On Apr 1, 2009, at 6:38 AM, Margaret Wasserman wrote:
One problem with this name is that a NAT66 device is _not_ stateless. It requires configured/static state to function -- at least the two prefixes between which it is translating.
In the work in Behave, we have very carefully defined "state" to mean "dynamic state" as opposed to "configuration". RFC 2765, Stateless Address Translation, has configuration as well (at minimum it has to be turned on). I think Remi is using the same line of reasoning here. Yes, it uses configuration (of an inside and an outside prefix), but there is no per-flow or per-end-system state maintained. As a result, if I want to load-share across two identically-configured NAT66 devices, I don't need to coordinate - they both have the information they need to come up with the same result.

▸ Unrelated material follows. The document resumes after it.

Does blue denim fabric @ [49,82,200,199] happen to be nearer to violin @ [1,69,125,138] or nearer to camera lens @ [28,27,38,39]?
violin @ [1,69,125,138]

In my experience, the terms NAT44, NAT64, NAT46 and NAT66 are the _names_ of specific IETF proposals. The terms IPv4 NAT and IPv6 NAT are used to generically identify IPv4-to-IPv4 NAT devices and IPv6- to-IPv6 NAT devices, respectively.

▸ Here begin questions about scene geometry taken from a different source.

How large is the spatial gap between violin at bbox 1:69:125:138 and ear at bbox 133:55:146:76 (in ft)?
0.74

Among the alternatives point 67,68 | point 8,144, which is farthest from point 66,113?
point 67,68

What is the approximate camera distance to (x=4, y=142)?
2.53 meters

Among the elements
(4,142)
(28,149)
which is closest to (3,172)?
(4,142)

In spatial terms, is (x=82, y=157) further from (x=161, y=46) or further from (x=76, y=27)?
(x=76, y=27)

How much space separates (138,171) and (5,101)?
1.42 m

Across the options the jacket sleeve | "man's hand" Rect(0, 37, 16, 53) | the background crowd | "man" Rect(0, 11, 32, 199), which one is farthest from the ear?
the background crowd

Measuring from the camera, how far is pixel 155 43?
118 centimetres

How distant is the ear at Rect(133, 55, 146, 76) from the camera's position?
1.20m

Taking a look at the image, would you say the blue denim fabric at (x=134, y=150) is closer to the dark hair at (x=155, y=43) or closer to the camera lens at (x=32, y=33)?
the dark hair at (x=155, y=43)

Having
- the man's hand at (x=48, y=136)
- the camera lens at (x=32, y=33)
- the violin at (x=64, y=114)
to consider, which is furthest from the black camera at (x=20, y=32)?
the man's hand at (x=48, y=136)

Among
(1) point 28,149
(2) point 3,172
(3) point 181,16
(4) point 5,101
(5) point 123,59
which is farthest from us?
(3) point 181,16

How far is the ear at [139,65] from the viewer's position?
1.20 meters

I agree, and at the same time I am aware that people use these terms in a generic sense. In the behave context, I am trying to replace both the names IVI and NAT46 (which are names of specific proposals) with reference to IPv4/IPv6 translation, and am getting pushback that "that is generically called NAT46", which happens to be the name of one document in a four document set. It is very confusing.
I agree that we are better talking about "IPv4/IPv4 NAT", "IPv6/IPv6 something", and "IPv4/IPv6 translation" as the generic terms.
That said, I think Remi has made a good suggestion here. Calling it Stateless Address Translation makes sense, I think.